1. I think I can say with 100 percent certainty that I am the only person in the world who has ever and will ever download Tevin Campbell’s “Tell Me What You Want Me To Do” and Clay Walker’s “Fall” in the same iTunes purchase session that she purchased Taio Cruz’s “Dynamite.”
I have problems. 99.7 and 107.9 and 96.1 are warring in my brain.
2. Speaking of 96.1, Mikey and Big Bob had Bill Jefferson Clinton call into their show this morning, and I do mean the real live actual Bill Clinton. I’m guessing Bill wanted to talk about why the listeners should vote for Dan Onorato (don’t pronounce it ON-I-RATE-OH or he’ll double tax your alcoholic beverages and then squirrel the money into a lockbox), so of course Mikey and Big Bob asked him about the McRib.
America, EFF YEAH!
3. Speaking of politics, a lawn sign I just saw: “SESTAK KILLS JOBS.”
Which made me want to make my own lawn sign that says, “SESTAK EATS PUPPIES AND TOOMEY KICKS NUNS.”
I can’t wait until this day is over.
4. My friend over at www.ineedtwo.com is giving away Patriot/Steelers tickets on Facebook and the winner also gets a free dinner at Las Velas. GO ENTER!
5. [whisper] Psst. Ladies, I’m just going to sneak this in here at number 5 and hope the boys don’t see it and get all “EFF THIS EFFING ESTROGEN CLOUD OF ESTROGEN” on us, so keep it on the downlow n’at.
Chief Rodgers and two of his men of Munhall.
Photo by Steve Norcup of Tier One Photography who was testing out his new camera at his fire station last month. God bless him.
6. All right, fine. Here’s Gina.
You’re welcome, boys.
7. Speaking of Gina, she’ll be at Ti Kanaval. Will you?
We’ve secured some awesome bakers and bakeries to provide sweets for the dessert table and as soon as I get their logos, they’ll be added to the site. If you’re a baker or bakery, shoot me an email via the Contact Me page so we can chat!
8. I think I need to make my own “Beautiful Pittsburghers” calender.
9. The Buccos of Suckitude are riding high on ESPN’s latest list of the most dubious streaks in sports:
It’s one thing to stink for a few years — remember the Stump Merrill-era New York Yankees? — but quite another to be uncompetitive for nearly two decades. After all, even the most rag-tag bunch of misfits and n’er-do-wells enjoy a magical, pennant-winning season once in a while.
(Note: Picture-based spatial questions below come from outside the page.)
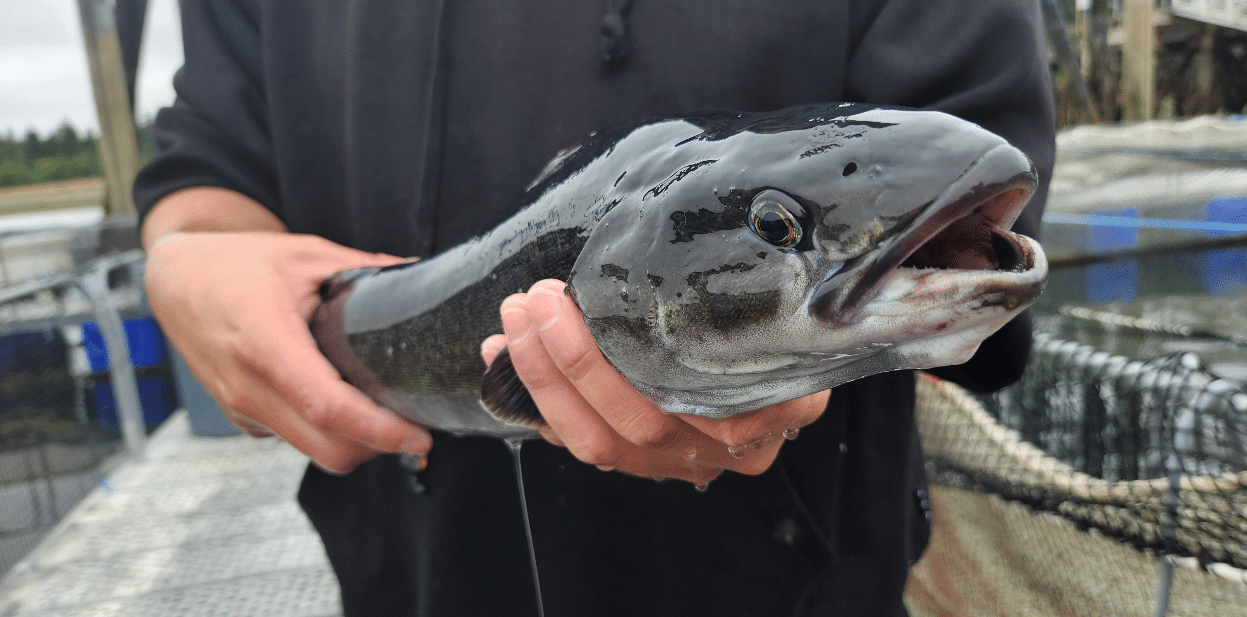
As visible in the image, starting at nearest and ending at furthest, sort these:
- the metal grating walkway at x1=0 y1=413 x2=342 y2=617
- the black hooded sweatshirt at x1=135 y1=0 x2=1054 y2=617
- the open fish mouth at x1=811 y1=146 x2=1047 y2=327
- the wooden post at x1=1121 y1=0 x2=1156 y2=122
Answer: the open fish mouth at x1=811 y1=146 x2=1047 y2=327
the black hooded sweatshirt at x1=135 y1=0 x2=1054 y2=617
the metal grating walkway at x1=0 y1=413 x2=342 y2=617
the wooden post at x1=1121 y1=0 x2=1156 y2=122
It hurts, because it’s true.
9. Speaking of baseball, former Bucco Freddy Sanchez is now a World Series champion:
Freddy hit three doubles in his first three at-bats during the World Series. I’m thrilled for him. Couldn’t happen to a nicer guy, as they say.
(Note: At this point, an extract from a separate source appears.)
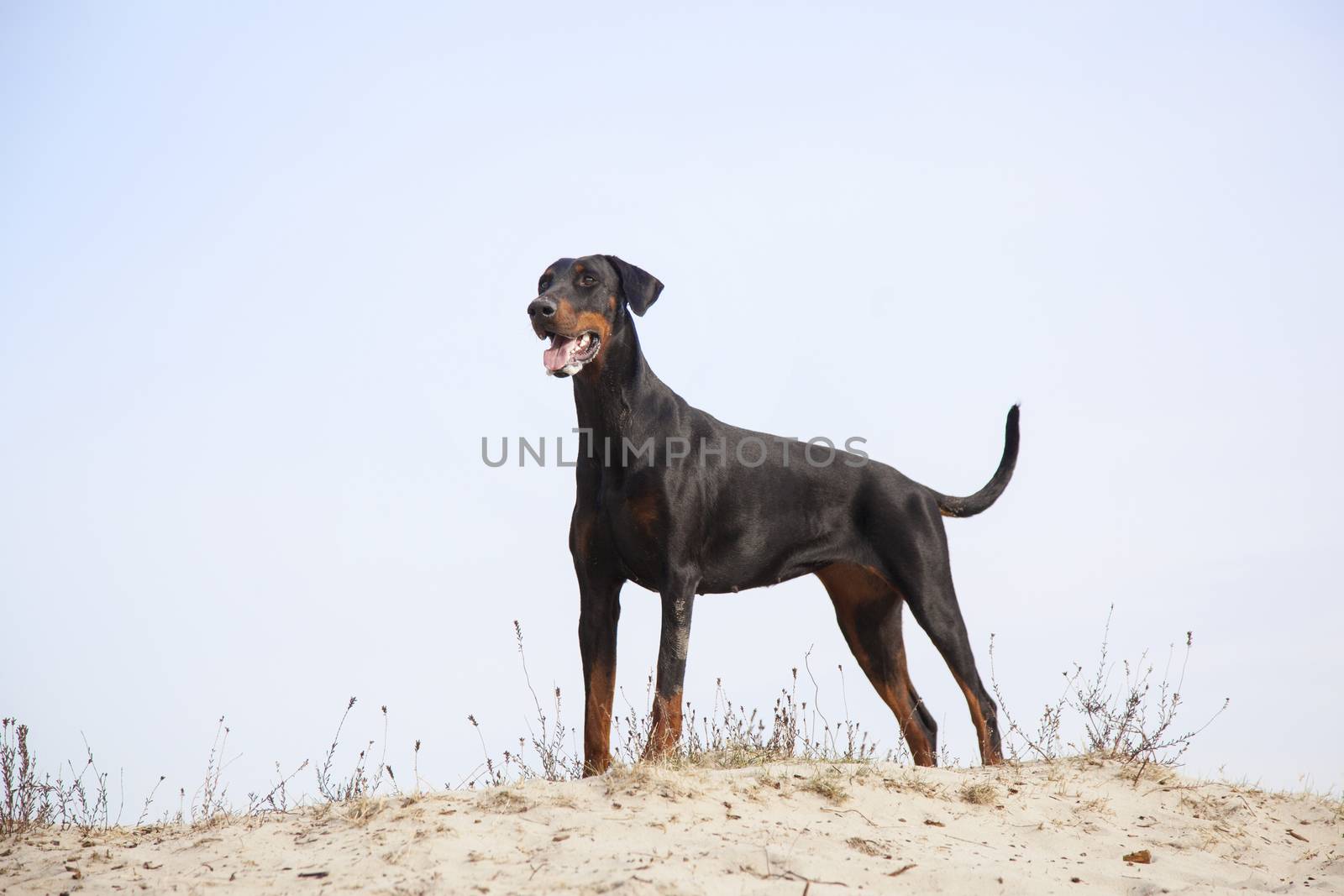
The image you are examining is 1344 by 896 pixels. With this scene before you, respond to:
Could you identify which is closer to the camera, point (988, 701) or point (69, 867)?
point (69, 867)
Hey, just for shits and giggles, let’s check in with the guy we traded Freddy for, Tim Alderson:
He began the 2010 season assigned to the Pirates’ Double A club, the Altoona Curve, and entered the season as the Pirates’ No. 7 prospect, according to Baseball America. However he experienced a difficult season with club and was demoted to the Single A, Bradenton Marauders on July 14, 2010.
10. Jordan Staal broke his hand in practice and is out for six more weeks, while Malkin, Letang, and Goligoski are all injured.
Is this the end times?
Someone tell me it’s going to be okay.